Baseball’s ninth work stoppage and first in 26 years appears almost certain to start Dec. 2, freezing the free-agent market and threatening the start of spring training in February.
Negotiations have been taking place since last spring, and each side thinks the other has not made proposals that will lead toward an agreement replacing the five-year contract that expires at 11:59 p.m. EST on Dec. 1.
The luxury tax system that started with the 2003 season sunsets with the expiration of the labor contract, with the exception of completing accounting and payments for the 2021 tax year. Uncertainty over the 2022 season probably will cause high-spending clubs to delay reaching pricier player agreements.
Free agents can start signing with any team on the sixth day following the World Series, and this year’s group includes Carlos Correa, Corey Seager, Freddie Freeman, Trevor Story, Max Scherzer, Marcus Semien, Kris Bryant, Anthony Rizzo, Michael Conforto and Kevin Gausman.
MLB may attempt a signing freeze with the start of a lockout, or the marketplace might grind to a halt on its own, even more pronounced than the slowdowns of the 2017-18 and 2018-19 offseasons.
This lack of pace in negotiations is similar to what occurred in 1989-90, when the agreement expired Dec. 31 and owners announced on Jan. 9 that a lockout would begin Feb. 15 absent an agreement. A deal was reached March 1 and opening day was delayed a week until April 9, causing 78 games to be postponed and rescheduled.
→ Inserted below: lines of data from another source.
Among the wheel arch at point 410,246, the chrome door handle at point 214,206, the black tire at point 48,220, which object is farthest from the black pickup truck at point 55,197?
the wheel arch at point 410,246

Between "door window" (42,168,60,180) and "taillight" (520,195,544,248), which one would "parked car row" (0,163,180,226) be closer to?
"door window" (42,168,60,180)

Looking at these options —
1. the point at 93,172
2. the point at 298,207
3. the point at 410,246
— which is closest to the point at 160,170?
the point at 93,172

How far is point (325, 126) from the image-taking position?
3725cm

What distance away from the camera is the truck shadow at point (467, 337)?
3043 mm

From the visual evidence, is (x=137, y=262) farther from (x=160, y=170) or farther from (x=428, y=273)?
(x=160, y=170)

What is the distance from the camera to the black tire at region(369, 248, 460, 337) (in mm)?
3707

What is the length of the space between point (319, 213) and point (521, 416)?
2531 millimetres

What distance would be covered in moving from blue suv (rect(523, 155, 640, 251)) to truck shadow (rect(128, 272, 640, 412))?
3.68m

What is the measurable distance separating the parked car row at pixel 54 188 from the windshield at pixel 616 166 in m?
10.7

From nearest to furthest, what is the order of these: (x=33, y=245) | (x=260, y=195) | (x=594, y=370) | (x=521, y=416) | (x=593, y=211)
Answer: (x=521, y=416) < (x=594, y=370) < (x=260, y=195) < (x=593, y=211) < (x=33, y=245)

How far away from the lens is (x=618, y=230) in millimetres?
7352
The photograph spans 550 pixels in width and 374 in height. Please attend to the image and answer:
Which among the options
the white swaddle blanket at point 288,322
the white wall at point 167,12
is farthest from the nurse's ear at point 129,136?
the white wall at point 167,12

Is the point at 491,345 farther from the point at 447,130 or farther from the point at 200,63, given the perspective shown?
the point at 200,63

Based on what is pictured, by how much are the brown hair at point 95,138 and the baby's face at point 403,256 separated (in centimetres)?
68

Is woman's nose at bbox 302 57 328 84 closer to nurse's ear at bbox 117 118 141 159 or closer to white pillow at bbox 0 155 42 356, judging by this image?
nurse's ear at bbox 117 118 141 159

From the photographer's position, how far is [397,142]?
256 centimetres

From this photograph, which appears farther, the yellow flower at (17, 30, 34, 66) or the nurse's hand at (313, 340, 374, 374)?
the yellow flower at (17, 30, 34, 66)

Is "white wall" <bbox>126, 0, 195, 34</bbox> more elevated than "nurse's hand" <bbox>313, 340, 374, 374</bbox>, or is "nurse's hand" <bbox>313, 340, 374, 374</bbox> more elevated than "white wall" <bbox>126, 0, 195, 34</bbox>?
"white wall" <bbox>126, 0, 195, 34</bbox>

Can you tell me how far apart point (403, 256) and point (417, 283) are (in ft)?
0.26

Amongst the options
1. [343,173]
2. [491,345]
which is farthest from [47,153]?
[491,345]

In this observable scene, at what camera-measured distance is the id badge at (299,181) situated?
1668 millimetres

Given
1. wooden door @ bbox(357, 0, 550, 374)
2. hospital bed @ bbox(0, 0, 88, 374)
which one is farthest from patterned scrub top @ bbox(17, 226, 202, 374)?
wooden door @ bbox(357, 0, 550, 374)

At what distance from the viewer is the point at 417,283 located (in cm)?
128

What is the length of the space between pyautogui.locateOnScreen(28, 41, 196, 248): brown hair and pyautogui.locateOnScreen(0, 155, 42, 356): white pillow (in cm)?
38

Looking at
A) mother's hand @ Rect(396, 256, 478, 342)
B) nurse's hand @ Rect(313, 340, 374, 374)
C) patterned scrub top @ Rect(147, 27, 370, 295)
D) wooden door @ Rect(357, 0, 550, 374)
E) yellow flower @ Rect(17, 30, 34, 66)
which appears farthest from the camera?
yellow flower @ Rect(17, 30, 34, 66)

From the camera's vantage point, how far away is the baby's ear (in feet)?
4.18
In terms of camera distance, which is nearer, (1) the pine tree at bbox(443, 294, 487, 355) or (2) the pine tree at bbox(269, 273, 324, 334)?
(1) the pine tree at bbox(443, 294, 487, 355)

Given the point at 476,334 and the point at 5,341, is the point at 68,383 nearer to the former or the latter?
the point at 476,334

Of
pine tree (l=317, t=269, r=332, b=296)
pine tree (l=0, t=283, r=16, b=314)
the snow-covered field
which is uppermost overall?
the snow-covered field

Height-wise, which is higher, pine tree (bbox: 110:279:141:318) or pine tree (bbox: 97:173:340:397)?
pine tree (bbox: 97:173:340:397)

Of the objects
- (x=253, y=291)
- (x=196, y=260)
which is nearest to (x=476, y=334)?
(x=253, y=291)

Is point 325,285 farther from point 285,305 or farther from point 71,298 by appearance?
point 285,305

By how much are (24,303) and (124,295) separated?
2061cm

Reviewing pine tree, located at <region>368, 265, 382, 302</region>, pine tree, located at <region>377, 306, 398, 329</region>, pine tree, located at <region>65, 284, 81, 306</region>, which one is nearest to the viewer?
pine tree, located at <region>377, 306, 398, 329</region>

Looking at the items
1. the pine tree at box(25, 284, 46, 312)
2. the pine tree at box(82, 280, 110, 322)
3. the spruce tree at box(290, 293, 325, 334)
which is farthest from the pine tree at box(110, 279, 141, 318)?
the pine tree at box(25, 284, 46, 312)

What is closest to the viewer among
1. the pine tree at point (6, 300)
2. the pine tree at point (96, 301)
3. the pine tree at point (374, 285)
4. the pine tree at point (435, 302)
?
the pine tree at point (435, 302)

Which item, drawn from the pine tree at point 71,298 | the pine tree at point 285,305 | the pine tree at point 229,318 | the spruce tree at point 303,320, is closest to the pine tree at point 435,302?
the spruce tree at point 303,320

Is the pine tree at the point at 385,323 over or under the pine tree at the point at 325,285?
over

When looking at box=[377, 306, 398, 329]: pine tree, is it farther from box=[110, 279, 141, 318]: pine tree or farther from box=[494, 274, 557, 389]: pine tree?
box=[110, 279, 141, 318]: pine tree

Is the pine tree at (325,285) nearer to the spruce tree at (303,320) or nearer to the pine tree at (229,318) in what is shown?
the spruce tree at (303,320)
Baseball was interrupted by eight work stoppages from 1972-95, the last a 7 1/2-month strike in 1994-95 that wiped out the World Series for the first time in 90 years. The closest the sport has come to another stoppage was in 2002, when an agreement was reached on Aug. 30 about 3 1/2 hours before players had been set to strike. That marked the first agreement without a stoppage since 1969.